Ranking dos estados por salário médio mensal (IBGE)
- Distrito Federal – R$ 6.845,13
- Rio de Janeiro – R$ 4.501,35
- São Paulo – R$ 4.423,04
- Rio Grande do Sul – R$ 3.841,48
- Mato Grosso do Sul – R$ 3.798,16
- Santa Catarina – R$ 3.777,55
- Paraná – R$ 3.731,30
- Mato Grosso – R$ 3.701,29
- Amazonas – R$ 3.627,07
- Rondônia – R$ 3.615,18
- Roraima – R$ 3.565,09
- Acre – R$ 3.464,80
- Tocantins – R$ 3.397,52
- Amapá – R$ 3.390,20
- Minas Gerais – R$ 3.387,03
- Espírito Santo – R$ 3.380,06
- Goiás – R$ 3.318,35
- Pará – R$ 3.297,83
- Sergipe – R$ 3.167,43
- Bahia – R$ 3.155,30
- Rio Grande do Norte – R$ 3.131,49
- Maranhão – R$ 2.999,87
- Pernambuco – R$ 2.992,65
- Piauí – R$ 2.987,94
- Paraíba – R$ 2.969,49
- Ceará – R$ 2.924,00
- Alagoas – R$ 2.720,88
Média nacional (Brasil): R$ 3.932,45
Escolaridade e gênero ditam o ritmo da remuneração
Além do recorte geográfico, os dados do IBGE revelam que os maiores impulsionadores de renda continuam sendo a educação formal e a persistente desigualdade de gênero.

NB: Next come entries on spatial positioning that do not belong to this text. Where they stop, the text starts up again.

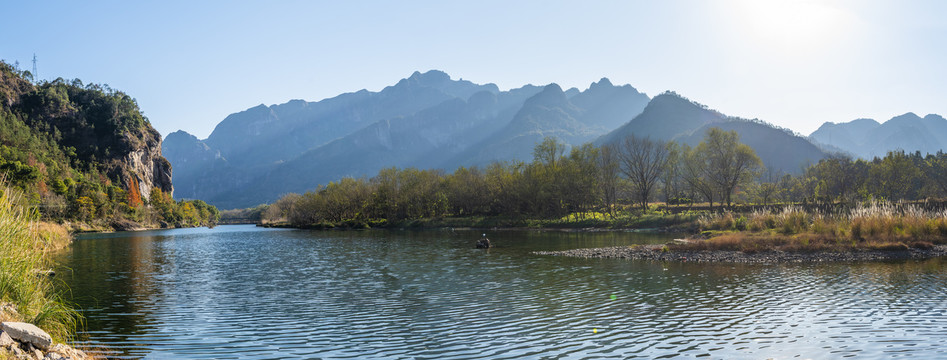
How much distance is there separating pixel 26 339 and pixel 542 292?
20613mm

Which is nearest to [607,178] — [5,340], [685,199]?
[685,199]

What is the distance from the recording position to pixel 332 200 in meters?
154

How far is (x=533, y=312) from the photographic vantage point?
70.8 feet

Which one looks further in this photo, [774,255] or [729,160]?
[729,160]

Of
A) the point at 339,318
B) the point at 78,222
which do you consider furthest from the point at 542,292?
the point at 78,222

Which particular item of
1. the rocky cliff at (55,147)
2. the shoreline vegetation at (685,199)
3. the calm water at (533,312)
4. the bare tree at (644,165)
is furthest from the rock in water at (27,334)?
the rocky cliff at (55,147)

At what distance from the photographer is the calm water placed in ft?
52.2

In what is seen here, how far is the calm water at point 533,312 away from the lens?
15914 mm

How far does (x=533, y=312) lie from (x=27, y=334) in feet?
54.0

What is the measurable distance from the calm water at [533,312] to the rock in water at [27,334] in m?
4.49

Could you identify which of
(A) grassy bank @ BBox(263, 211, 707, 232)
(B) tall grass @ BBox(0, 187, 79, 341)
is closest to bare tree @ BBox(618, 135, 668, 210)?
(A) grassy bank @ BBox(263, 211, 707, 232)

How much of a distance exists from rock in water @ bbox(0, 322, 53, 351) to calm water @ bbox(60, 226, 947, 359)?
14.7ft

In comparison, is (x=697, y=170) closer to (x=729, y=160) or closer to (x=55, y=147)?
(x=729, y=160)

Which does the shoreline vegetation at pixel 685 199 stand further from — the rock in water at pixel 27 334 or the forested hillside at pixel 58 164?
the forested hillside at pixel 58 164
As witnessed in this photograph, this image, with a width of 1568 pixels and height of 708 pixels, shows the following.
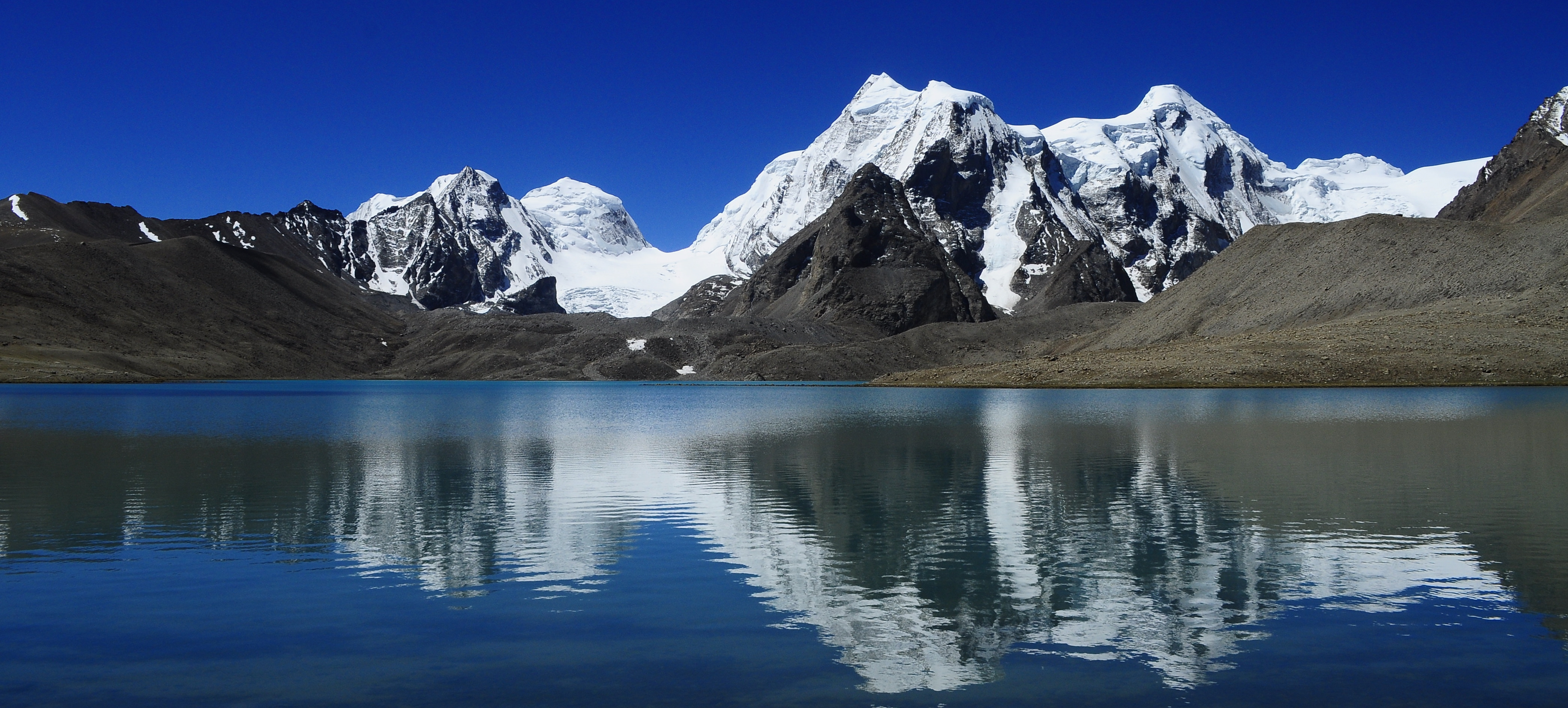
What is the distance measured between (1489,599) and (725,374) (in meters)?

No Brasil atual, um trabalhador com diploma de ensino superior recebe, em média, R$ 7.776,59, um salto expressivo de quase R$5 mil a mais do que aqueles que concluíram apenas o ensino médio, cuja média cai para R$ 2.742,41. Em termos práticos, ter uma graduação significa ganhar quase três vezes mais, um indicativo claro de que o fortalecimento das universidades e polos tecnológicos em Goiás é o caminho mais curto para puxar a média salarial do estado para cima.
A pesquisa também expõe que o gênero ainda pesa significativamente na hora do pagamento. No cenário geral, os homens continuam recebendo cerca de 16,6% a mais do que as mulheres. Enquanto a remuneração média deles ficou em R$ 4.206,00, a delas não passou de R$ 3.608,04, evidenciando que a busca por equidade profissional continua sendo uma pauta urgente, tanto nos grandes centros urbanos quanto no interior do país.